# Document segment
++++++++++++++++++++
Commanders and leaders
- Daniel of Galicia Mstislav Mstislavich: File Szeretvai (POW)

= Battle of Halych (1221) =

Battle of Halych (1221) was an armed clash as part of the Galician War of Succession, which took place between a coalition of Ruthenian princes supported by the Polovtsians and Hungarian-Polish forces led by the voivode File.

== Battle ==
The coalition of Ruthenian princes, led by Mstislav Mstislavich, formed two main battle groups, supported by troops of the Polovtsians. The Hungarian-Polish forces deployed in two battle lines, with the Hungarian File troops supported by the Halychians on one wing and the Poles on the other. The battle began with a strike by the Poles, which forced Vladimir Rurykovich's unit to retreat. However, at the decisive moment, thanks to the attack of the Polovtsians and the return of some of the Ruthenian troops, Mstislav managed to tip the balance of power. The Hungarian and Polish forces were shattered and the voivode File was taken prisoner. The Galician-Volhynian Chronicle describes the moment as follows:
[Ugrian] Uz in the eye. And he fell from his horse, and they took his body and mourned for him. And the next day, on the eve of the [Annunciation] of the Holy Virgin, Mstislav came in the morning to the proud Filya and the Ugrians with the Poles, and there was a heavy battle between them, and Mstislav won. When the Ugrians and Poles fled, many of them were beaten and the proud Filya was captured by the peasant Dobrynin. But he was kidnapped by the deceitful [boyar] Zhyroslav, who was exposed, and because of him, [Filya], he destroyed his fatherland.
++++++++++++++++++++
# Data records
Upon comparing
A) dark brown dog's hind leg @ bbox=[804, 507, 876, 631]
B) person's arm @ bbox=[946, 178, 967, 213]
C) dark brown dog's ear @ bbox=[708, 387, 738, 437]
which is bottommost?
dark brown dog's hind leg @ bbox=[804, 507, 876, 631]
++++++++++++++++++++
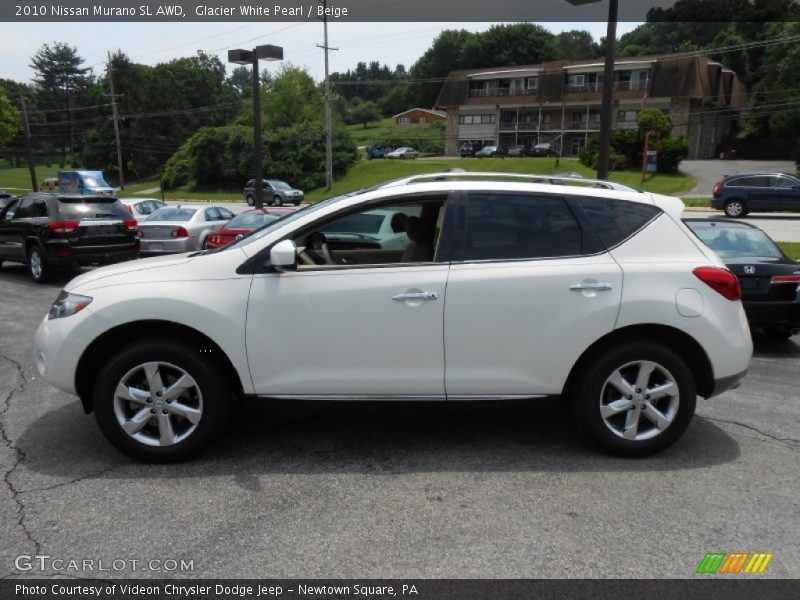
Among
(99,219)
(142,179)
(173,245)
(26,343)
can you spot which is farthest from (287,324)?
++++++++++++++++++++
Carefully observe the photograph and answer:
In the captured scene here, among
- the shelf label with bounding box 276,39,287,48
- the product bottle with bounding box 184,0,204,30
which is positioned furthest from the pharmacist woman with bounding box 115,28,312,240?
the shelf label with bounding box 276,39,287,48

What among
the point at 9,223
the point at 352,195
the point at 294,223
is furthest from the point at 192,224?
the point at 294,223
++++++++++++++++++++
# Tasks and exercises
(a) In the Battle of Halych text, whose unit did the opening strike by the Poles force to retreat?
(b) Repeat everything in the Battle of Halych text from "Battle of Halych (1221) was" down to "the voivode File.".

# Solutions to the tasks
(a) Vladimir Rurykovich's unit

(b)
Battle of Halych (1221) was an armed clash as part of the Galician War of Succession, which took place between a coalition of Ruthenian princes supported by the Polovtsians and Hungarian-Polish forces led by the voivode File.